Objective: Previously published community- or population-based studies of brain aging and dementia with autopsy were restricted to a single sex, a single ethnic group, Roman Catholic clergy, or focused pathological assessments. Our goal was to determine the independent pathological correlates associated with dementia in a typical US population.
Methods: We evaluated autopsy data from the Adult Changes in Thought study, an ongoing longitudinal, population-based study of brain aging and dementia. Analyses were based on data collected from about 3,400 people 65 years or older who were cognitively intact at the time of enrollment in the Group Health Cooperative in King County, Washington. All consecutive autopsies (n = 221; 20% of deaths) from this cohort were evaluated and analyzed by weighted multivariate analysis to account for potential participation bias.
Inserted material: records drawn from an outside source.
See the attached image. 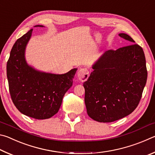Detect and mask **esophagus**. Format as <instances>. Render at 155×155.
I'll return each mask as SVG.
<instances>
[{
	"mask_svg": "<svg viewBox=\"0 0 155 155\" xmlns=\"http://www.w3.org/2000/svg\"><path fill=\"white\" fill-rule=\"evenodd\" d=\"M77 77L78 80L81 81V82H84V81H87L89 77V70L85 68H81L78 72Z\"/></svg>",
	"mask_w": 155,
	"mask_h": 155,
	"instance_id": "34e87169",
	"label": "esophagus"
}]
</instances>
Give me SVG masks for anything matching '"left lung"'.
Here are the masks:
<instances>
[{
    "label": "left lung",
    "instance_id": "left-lung-1",
    "mask_svg": "<svg viewBox=\"0 0 155 155\" xmlns=\"http://www.w3.org/2000/svg\"><path fill=\"white\" fill-rule=\"evenodd\" d=\"M119 36L131 44L109 50L93 65L84 82L85 103L89 116L99 122H111L137 108L148 72L142 48L125 33Z\"/></svg>",
    "mask_w": 155,
    "mask_h": 155
}]
</instances>
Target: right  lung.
Returning a JSON list of instances; mask_svg holds the SVG:
<instances>
[{
    "instance_id": "obj_1",
    "label": "right lung",
    "mask_w": 155,
    "mask_h": 155,
    "mask_svg": "<svg viewBox=\"0 0 155 155\" xmlns=\"http://www.w3.org/2000/svg\"><path fill=\"white\" fill-rule=\"evenodd\" d=\"M32 31L31 29L18 39L12 48L7 64L9 90L20 112L35 119H48L58 112L63 97L72 85L77 69L54 74L38 71L28 65L25 52Z\"/></svg>"
}]
</instances>
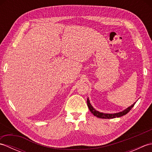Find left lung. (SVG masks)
Returning <instances> with one entry per match:
<instances>
[{"label":"left lung","instance_id":"8db88e82","mask_svg":"<svg viewBox=\"0 0 152 152\" xmlns=\"http://www.w3.org/2000/svg\"><path fill=\"white\" fill-rule=\"evenodd\" d=\"M87 102H88V106L90 112H91L95 116H96V117H97L99 118H102V119H112V118H119L121 117V116L127 114V113L132 109V108L133 107L134 105L135 104V103H136V102L133 103V104H132L131 106H129V107L126 108L122 112L115 113V114H104V113L96 111V110L91 106L88 98V100H87Z\"/></svg>","mask_w":152,"mask_h":152}]
</instances>
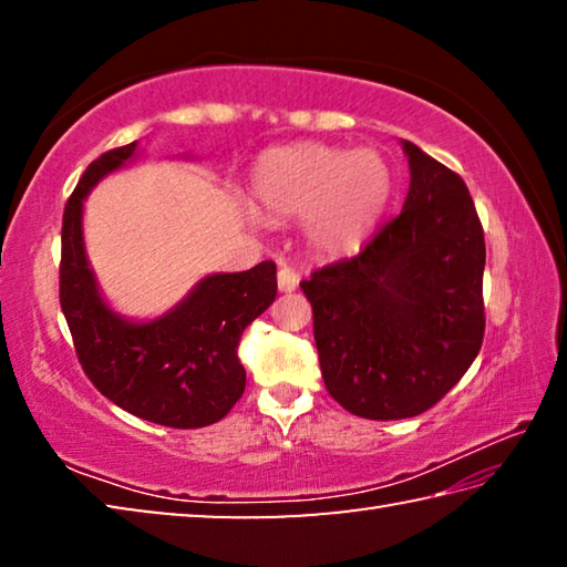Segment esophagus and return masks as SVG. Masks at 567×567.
<instances>
[{
	"mask_svg": "<svg viewBox=\"0 0 567 567\" xmlns=\"http://www.w3.org/2000/svg\"><path fill=\"white\" fill-rule=\"evenodd\" d=\"M297 285H300V275H297L292 267L282 265L280 272H277V287H280L282 292H295Z\"/></svg>",
	"mask_w": 567,
	"mask_h": 567,
	"instance_id": "obj_1",
	"label": "esophagus"
}]
</instances>
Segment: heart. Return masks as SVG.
Returning a JSON list of instances; mask_svg holds the SVG:
<instances>
[{
  "label": "heart",
  "instance_id": "1",
  "mask_svg": "<svg viewBox=\"0 0 567 567\" xmlns=\"http://www.w3.org/2000/svg\"><path fill=\"white\" fill-rule=\"evenodd\" d=\"M255 197L275 217H302V235L324 257L350 255L392 197V169L375 150L318 142L270 150L257 162Z\"/></svg>",
  "mask_w": 567,
  "mask_h": 567
}]
</instances>
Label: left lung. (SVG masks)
I'll list each match as a JSON object with an SVG mask.
<instances>
[{
  "label": "left lung",
  "instance_id": "left-lung-1",
  "mask_svg": "<svg viewBox=\"0 0 567 567\" xmlns=\"http://www.w3.org/2000/svg\"><path fill=\"white\" fill-rule=\"evenodd\" d=\"M410 189L350 260L300 287L312 305L324 388L358 417H415L443 400L485 334V237L457 172L412 142Z\"/></svg>",
  "mask_w": 567,
  "mask_h": 567
}]
</instances>
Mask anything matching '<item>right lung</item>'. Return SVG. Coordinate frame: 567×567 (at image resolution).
I'll use <instances>...</instances> for the list:
<instances>
[{
    "label": "right lung",
    "instance_id": "obj_1",
    "mask_svg": "<svg viewBox=\"0 0 567 567\" xmlns=\"http://www.w3.org/2000/svg\"><path fill=\"white\" fill-rule=\"evenodd\" d=\"M137 142L104 152L76 182L62 217L60 305L84 375L142 420L195 430L223 420L245 392L239 338L277 295L275 262L209 275L157 320L132 322L102 300L82 239V203Z\"/></svg>",
    "mask_w": 567,
    "mask_h": 567
}]
</instances>
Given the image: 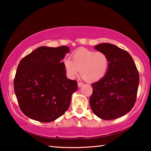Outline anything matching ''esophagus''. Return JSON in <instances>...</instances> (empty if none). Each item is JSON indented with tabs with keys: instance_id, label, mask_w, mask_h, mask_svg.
Here are the masks:
<instances>
[{
	"instance_id": "1",
	"label": "esophagus",
	"mask_w": 151,
	"mask_h": 151,
	"mask_svg": "<svg viewBox=\"0 0 151 151\" xmlns=\"http://www.w3.org/2000/svg\"><path fill=\"white\" fill-rule=\"evenodd\" d=\"M83 85V83L82 82H78V87H81V86Z\"/></svg>"
}]
</instances>
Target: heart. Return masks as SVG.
Wrapping results in <instances>:
<instances>
[{
    "instance_id": "b5f03b06",
    "label": "heart",
    "mask_w": 151,
    "mask_h": 151,
    "mask_svg": "<svg viewBox=\"0 0 151 151\" xmlns=\"http://www.w3.org/2000/svg\"><path fill=\"white\" fill-rule=\"evenodd\" d=\"M73 60L65 58L63 60L64 68L70 78H75L81 75L88 82L93 83L101 80L109 68L110 60L106 53L79 48L72 54Z\"/></svg>"
}]
</instances>
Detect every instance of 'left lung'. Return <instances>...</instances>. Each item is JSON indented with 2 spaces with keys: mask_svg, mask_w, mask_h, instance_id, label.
Here are the masks:
<instances>
[{
  "mask_svg": "<svg viewBox=\"0 0 151 151\" xmlns=\"http://www.w3.org/2000/svg\"><path fill=\"white\" fill-rule=\"evenodd\" d=\"M106 53L110 60L106 75L92 85L90 106L94 114L104 120L119 118L129 112L137 100L139 74L131 55L110 43L94 47Z\"/></svg>",
  "mask_w": 151,
  "mask_h": 151,
  "instance_id": "left-lung-1",
  "label": "left lung"
}]
</instances>
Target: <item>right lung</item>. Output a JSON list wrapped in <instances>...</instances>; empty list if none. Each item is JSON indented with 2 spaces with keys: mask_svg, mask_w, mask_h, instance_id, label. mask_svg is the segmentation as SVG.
<instances>
[{
  "mask_svg": "<svg viewBox=\"0 0 151 151\" xmlns=\"http://www.w3.org/2000/svg\"><path fill=\"white\" fill-rule=\"evenodd\" d=\"M68 52L66 46L40 47L20 61L14 91L20 110L30 119L49 122L69 107L78 85L66 76L63 59Z\"/></svg>",
  "mask_w": 151,
  "mask_h": 151,
  "instance_id": "add662e5",
  "label": "right lung"
}]
</instances>
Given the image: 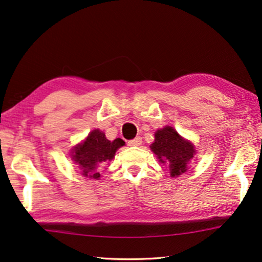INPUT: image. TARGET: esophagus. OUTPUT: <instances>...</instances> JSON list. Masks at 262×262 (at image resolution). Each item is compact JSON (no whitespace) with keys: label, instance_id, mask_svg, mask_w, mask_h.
<instances>
[{"label":"esophagus","instance_id":"obj_1","mask_svg":"<svg viewBox=\"0 0 262 262\" xmlns=\"http://www.w3.org/2000/svg\"><path fill=\"white\" fill-rule=\"evenodd\" d=\"M127 144L130 146H139L140 144H142V137H136L135 139L128 140Z\"/></svg>","mask_w":262,"mask_h":262}]
</instances>
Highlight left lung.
Segmentation results:
<instances>
[{"instance_id": "1", "label": "left lung", "mask_w": 262, "mask_h": 262, "mask_svg": "<svg viewBox=\"0 0 262 262\" xmlns=\"http://www.w3.org/2000/svg\"><path fill=\"white\" fill-rule=\"evenodd\" d=\"M151 150L161 163H166L170 168V176L176 177L187 171V165L195 155L191 142L185 140L171 126H165L155 134V142Z\"/></svg>"}]
</instances>
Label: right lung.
Segmentation results:
<instances>
[{
	"mask_svg": "<svg viewBox=\"0 0 262 262\" xmlns=\"http://www.w3.org/2000/svg\"><path fill=\"white\" fill-rule=\"evenodd\" d=\"M123 139L117 138L108 140L103 131H91L87 138L81 144H78L72 150V159L77 163L81 170V175L98 180L100 177V166L113 159L116 151L124 146Z\"/></svg>",
	"mask_w": 262,
	"mask_h": 262,
	"instance_id": "1",
	"label": "right lung"
}]
</instances>
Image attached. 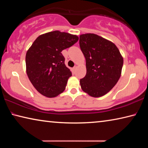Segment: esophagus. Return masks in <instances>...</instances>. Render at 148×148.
Returning a JSON list of instances; mask_svg holds the SVG:
<instances>
[{
  "label": "esophagus",
  "instance_id": "34e87169",
  "mask_svg": "<svg viewBox=\"0 0 148 148\" xmlns=\"http://www.w3.org/2000/svg\"><path fill=\"white\" fill-rule=\"evenodd\" d=\"M76 69H77V66H75L73 67V70H74V71H75V70H76Z\"/></svg>",
  "mask_w": 148,
  "mask_h": 148
}]
</instances>
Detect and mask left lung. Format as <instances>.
Here are the masks:
<instances>
[{"instance_id":"obj_1","label":"left lung","mask_w":148,"mask_h":148,"mask_svg":"<svg viewBox=\"0 0 148 148\" xmlns=\"http://www.w3.org/2000/svg\"><path fill=\"white\" fill-rule=\"evenodd\" d=\"M79 46L87 69L79 81L82 89L92 97L103 96L118 82L123 58L113 42L95 34L80 35Z\"/></svg>"}]
</instances>
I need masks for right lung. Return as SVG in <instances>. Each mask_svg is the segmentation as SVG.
Returning a JSON list of instances; mask_svg holds the SVG:
<instances>
[{"mask_svg":"<svg viewBox=\"0 0 148 148\" xmlns=\"http://www.w3.org/2000/svg\"><path fill=\"white\" fill-rule=\"evenodd\" d=\"M78 36L55 31L40 35L27 50L25 62L29 79L40 93L49 98L63 92L72 72L61 51L76 43Z\"/></svg>","mask_w":148,"mask_h":148,"instance_id":"1","label":"right lung"}]
</instances>
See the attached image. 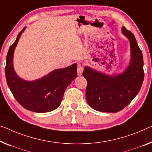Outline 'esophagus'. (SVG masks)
I'll use <instances>...</instances> for the list:
<instances>
[{"mask_svg": "<svg viewBox=\"0 0 152 152\" xmlns=\"http://www.w3.org/2000/svg\"><path fill=\"white\" fill-rule=\"evenodd\" d=\"M83 67L82 66V65L78 64V66H77V73H78V76H81L83 74Z\"/></svg>", "mask_w": 152, "mask_h": 152, "instance_id": "obj_1", "label": "esophagus"}]
</instances>
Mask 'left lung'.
<instances>
[{"label": "left lung", "mask_w": 152, "mask_h": 152, "mask_svg": "<svg viewBox=\"0 0 152 152\" xmlns=\"http://www.w3.org/2000/svg\"><path fill=\"white\" fill-rule=\"evenodd\" d=\"M130 44L131 61L123 73L108 76L85 67L83 75L87 80L86 99L94 109L117 113L130 104L141 89L144 79L143 58L133 34L122 27Z\"/></svg>", "instance_id": "1"}]
</instances>
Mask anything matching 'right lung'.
Here are the masks:
<instances>
[{
	"mask_svg": "<svg viewBox=\"0 0 152 152\" xmlns=\"http://www.w3.org/2000/svg\"><path fill=\"white\" fill-rule=\"evenodd\" d=\"M25 28L20 31L7 55L6 80L13 96L22 106L31 111L46 113L55 110L61 103L66 88L77 76V64L57 69L33 81L20 78L13 69V53Z\"/></svg>",
	"mask_w": 152,
	"mask_h": 152,
	"instance_id": "add662e5",
	"label": "right lung"
}]
</instances>
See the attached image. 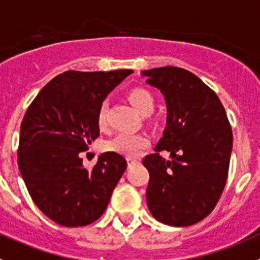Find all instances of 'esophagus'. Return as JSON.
<instances>
[{
	"label": "esophagus",
	"instance_id": "1",
	"mask_svg": "<svg viewBox=\"0 0 260 260\" xmlns=\"http://www.w3.org/2000/svg\"><path fill=\"white\" fill-rule=\"evenodd\" d=\"M136 162H137V160H136V159H133V158H128V159H127V163H128V166L133 165V163H136Z\"/></svg>",
	"mask_w": 260,
	"mask_h": 260
}]
</instances>
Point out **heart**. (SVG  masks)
Here are the masks:
<instances>
[{
	"mask_svg": "<svg viewBox=\"0 0 260 260\" xmlns=\"http://www.w3.org/2000/svg\"><path fill=\"white\" fill-rule=\"evenodd\" d=\"M129 101L135 106V109L140 114L153 113L155 102L150 93L145 89H133L129 93ZM97 121L100 127H104L106 121V106H101L100 113H98ZM149 146V139L147 136L142 133H132V132H120L107 140L105 147L106 150L114 151L120 155L128 156V158H136L141 154L144 149Z\"/></svg>",
	"mask_w": 260,
	"mask_h": 260,
	"instance_id": "b5f03b06",
	"label": "heart"
}]
</instances>
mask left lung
<instances>
[{
	"label": "left lung",
	"mask_w": 260,
	"mask_h": 260,
	"mask_svg": "<svg viewBox=\"0 0 260 260\" xmlns=\"http://www.w3.org/2000/svg\"><path fill=\"white\" fill-rule=\"evenodd\" d=\"M146 84L160 90L167 123L155 151L142 165L150 179L146 189L149 211L171 226H189L214 210L225 186L232 153V129L214 90L179 67L142 71Z\"/></svg>",
	"instance_id": "left-lung-1"
}]
</instances>
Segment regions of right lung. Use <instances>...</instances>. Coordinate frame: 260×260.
Here are the masks:
<instances>
[{"label":"right lung","instance_id":"add662e5","mask_svg":"<svg viewBox=\"0 0 260 260\" xmlns=\"http://www.w3.org/2000/svg\"><path fill=\"white\" fill-rule=\"evenodd\" d=\"M132 72H63L40 90L23 118L20 175L35 205L59 225L97 220L124 174L120 154H101L92 170L80 154L100 136L97 116L105 98Z\"/></svg>","mask_w":260,"mask_h":260}]
</instances>
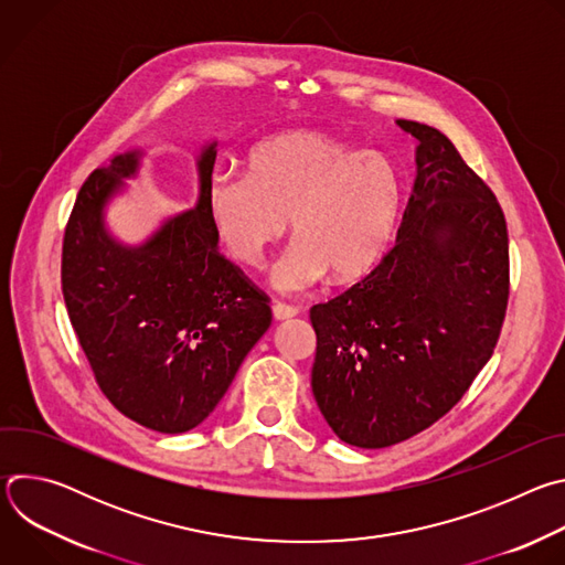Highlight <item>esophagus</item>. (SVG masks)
Returning <instances> with one entry per match:
<instances>
[{"label": "esophagus", "instance_id": "34e87169", "mask_svg": "<svg viewBox=\"0 0 565 565\" xmlns=\"http://www.w3.org/2000/svg\"><path fill=\"white\" fill-rule=\"evenodd\" d=\"M297 315H299L297 306H290V303H275L273 306V317L277 321H284V319H290V317H297Z\"/></svg>", "mask_w": 565, "mask_h": 565}]
</instances>
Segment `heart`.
Returning a JSON list of instances; mask_svg holds the SVG:
<instances>
[{"mask_svg":"<svg viewBox=\"0 0 565 565\" xmlns=\"http://www.w3.org/2000/svg\"><path fill=\"white\" fill-rule=\"evenodd\" d=\"M207 216L227 253L262 268L284 238L295 244L275 270L284 292H301L331 275L366 277L395 236L405 185L388 158L319 131H286L257 142L246 177L216 172L203 192Z\"/></svg>","mask_w":565,"mask_h":565,"instance_id":"b5f03b06","label":"heart"}]
</instances>
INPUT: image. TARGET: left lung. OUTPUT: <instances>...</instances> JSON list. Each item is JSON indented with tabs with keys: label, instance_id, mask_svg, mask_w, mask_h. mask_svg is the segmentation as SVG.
<instances>
[{
	"label": "left lung",
	"instance_id": "obj_1",
	"mask_svg": "<svg viewBox=\"0 0 565 565\" xmlns=\"http://www.w3.org/2000/svg\"><path fill=\"white\" fill-rule=\"evenodd\" d=\"M395 246L340 297L310 308L312 395L335 436L382 449L440 420L488 364L510 297V246L492 190L429 125Z\"/></svg>",
	"mask_w": 565,
	"mask_h": 565
}]
</instances>
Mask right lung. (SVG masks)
Returning <instances> with one entry per match:
<instances>
[{
    "label": "right lung",
    "instance_id": "1",
    "mask_svg": "<svg viewBox=\"0 0 565 565\" xmlns=\"http://www.w3.org/2000/svg\"><path fill=\"white\" fill-rule=\"evenodd\" d=\"M142 151L114 156L79 188L62 244V295L100 391L134 423L183 434L201 425L268 331V297L218 253L203 192L216 142L196 158L199 199L145 244L125 246L107 203Z\"/></svg>",
    "mask_w": 565,
    "mask_h": 565
}]
</instances>
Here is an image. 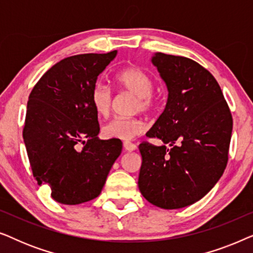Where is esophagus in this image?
<instances>
[{
  "mask_svg": "<svg viewBox=\"0 0 253 253\" xmlns=\"http://www.w3.org/2000/svg\"><path fill=\"white\" fill-rule=\"evenodd\" d=\"M123 146H124V148H126V151H127V152H133V151H136V148H137L136 145L132 143H129V141H126V143L123 144Z\"/></svg>",
  "mask_w": 253,
  "mask_h": 253,
  "instance_id": "1",
  "label": "esophagus"
}]
</instances>
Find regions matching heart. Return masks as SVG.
I'll list each match as a JSON object with an SVG mask.
<instances>
[{"instance_id":"heart-1","label":"heart","mask_w":253,"mask_h":253,"mask_svg":"<svg viewBox=\"0 0 253 253\" xmlns=\"http://www.w3.org/2000/svg\"><path fill=\"white\" fill-rule=\"evenodd\" d=\"M116 84L121 88L137 99L134 103L136 112H150L153 108V81L146 72L136 67L121 70L115 77ZM91 103L96 115L107 117L113 103V94L103 84H95L91 92ZM145 124L139 119H114L105 124L102 134L107 139L132 140L144 132Z\"/></svg>"}]
</instances>
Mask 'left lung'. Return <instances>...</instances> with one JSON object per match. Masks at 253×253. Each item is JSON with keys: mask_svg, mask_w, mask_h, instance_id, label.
I'll return each mask as SVG.
<instances>
[{"mask_svg": "<svg viewBox=\"0 0 253 253\" xmlns=\"http://www.w3.org/2000/svg\"><path fill=\"white\" fill-rule=\"evenodd\" d=\"M151 62L168 99L146 136L170 148L139 145L138 188L153 205L177 210L202 199L222 176L233 119L215 78L197 62L164 53H155Z\"/></svg>", "mask_w": 253, "mask_h": 253, "instance_id": "1", "label": "left lung"}]
</instances>
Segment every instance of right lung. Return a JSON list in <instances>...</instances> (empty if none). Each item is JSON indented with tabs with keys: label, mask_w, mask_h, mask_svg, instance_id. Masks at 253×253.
Wrapping results in <instances>:
<instances>
[{
	"label": "right lung",
	"mask_w": 253,
	"mask_h": 253,
	"mask_svg": "<svg viewBox=\"0 0 253 253\" xmlns=\"http://www.w3.org/2000/svg\"><path fill=\"white\" fill-rule=\"evenodd\" d=\"M81 54L53 65L29 96L23 131L38 184L50 188L51 198L64 205L89 202L101 193L122 141L98 137V115L91 92L98 76L116 57Z\"/></svg>",
	"instance_id": "right-lung-1"
}]
</instances>
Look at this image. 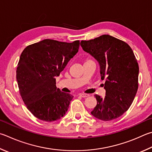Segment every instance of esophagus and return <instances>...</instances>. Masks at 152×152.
<instances>
[{
    "instance_id": "34e87169",
    "label": "esophagus",
    "mask_w": 152,
    "mask_h": 152,
    "mask_svg": "<svg viewBox=\"0 0 152 152\" xmlns=\"http://www.w3.org/2000/svg\"><path fill=\"white\" fill-rule=\"evenodd\" d=\"M80 96H81L82 98H86L88 96H89V94H80Z\"/></svg>"
}]
</instances>
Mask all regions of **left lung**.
<instances>
[{"label":"left lung","mask_w":152,"mask_h":152,"mask_svg":"<svg viewBox=\"0 0 152 152\" xmlns=\"http://www.w3.org/2000/svg\"><path fill=\"white\" fill-rule=\"evenodd\" d=\"M80 46L97 60L101 79L105 80L106 96L94 95L97 105L91 114L103 121L119 118L130 107L138 88L139 66L133 50L108 34L82 40Z\"/></svg>","instance_id":"obj_1"}]
</instances>
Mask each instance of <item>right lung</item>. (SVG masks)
Listing matches in <instances>:
<instances>
[{
  "instance_id": "add662e5",
  "label": "right lung",
  "mask_w": 152,
  "mask_h": 152,
  "mask_svg": "<svg viewBox=\"0 0 152 152\" xmlns=\"http://www.w3.org/2000/svg\"><path fill=\"white\" fill-rule=\"evenodd\" d=\"M80 41L68 43L45 39L24 49L16 69L19 91L27 108L45 122L60 120L74 96L56 86L58 76L78 52Z\"/></svg>"
}]
</instances>
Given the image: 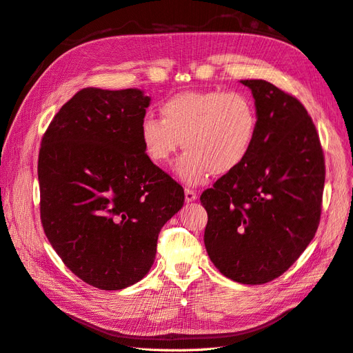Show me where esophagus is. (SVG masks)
I'll return each instance as SVG.
<instances>
[{
    "mask_svg": "<svg viewBox=\"0 0 353 353\" xmlns=\"http://www.w3.org/2000/svg\"><path fill=\"white\" fill-rule=\"evenodd\" d=\"M185 193V201H194L197 199V191L196 190H191V188H185L184 190Z\"/></svg>",
    "mask_w": 353,
    "mask_h": 353,
    "instance_id": "esophagus-1",
    "label": "esophagus"
}]
</instances>
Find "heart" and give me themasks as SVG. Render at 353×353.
Returning <instances> with one entry per match:
<instances>
[{
	"instance_id": "1",
	"label": "heart",
	"mask_w": 353,
	"mask_h": 353,
	"mask_svg": "<svg viewBox=\"0 0 353 353\" xmlns=\"http://www.w3.org/2000/svg\"><path fill=\"white\" fill-rule=\"evenodd\" d=\"M160 117L145 113L140 140L147 157L166 165L181 147L178 175L199 184L210 172L228 175L249 157L258 135V110L240 91H193L176 94L160 105Z\"/></svg>"
}]
</instances>
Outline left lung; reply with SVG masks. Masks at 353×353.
<instances>
[{
  "instance_id": "obj_1",
  "label": "left lung",
  "mask_w": 353,
  "mask_h": 353,
  "mask_svg": "<svg viewBox=\"0 0 353 353\" xmlns=\"http://www.w3.org/2000/svg\"><path fill=\"white\" fill-rule=\"evenodd\" d=\"M252 90L258 135L245 162L201 193L205 245L227 279L265 284L303 253L319 225L325 160L319 135L294 95L262 79Z\"/></svg>"
}]
</instances>
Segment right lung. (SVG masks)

Results: After adjusting for age, sex, education, and APOE, independent correlates of dementia (relative risk, 95% confidence interval; overall p value) included Braak stage (V/VI vs 0/I/II: 5.89, 1.62-17.60; p < 0.05), number of cerebral microinfarcts in standardized sections (>2 vs none: 4.80, 1.91-10.26; p < 0.001), and neocortical Lewy bodies (any vs none: 5.08, 1.37-18.96; p < 0.05). Estimates of adjusted population attributable risk for these three processes were 45% for Braak stage, 33% for microinfarcts, and 10% for neocortical Lewy bodies.
Interpretation: Our results underscore the therapeutic imperative for Alzheimer's and Lewy body diseases, and provide evidence to support the immediate use of strategies that target cerebral microinfarcts as a means to partially prevent or delay the onset of dementia.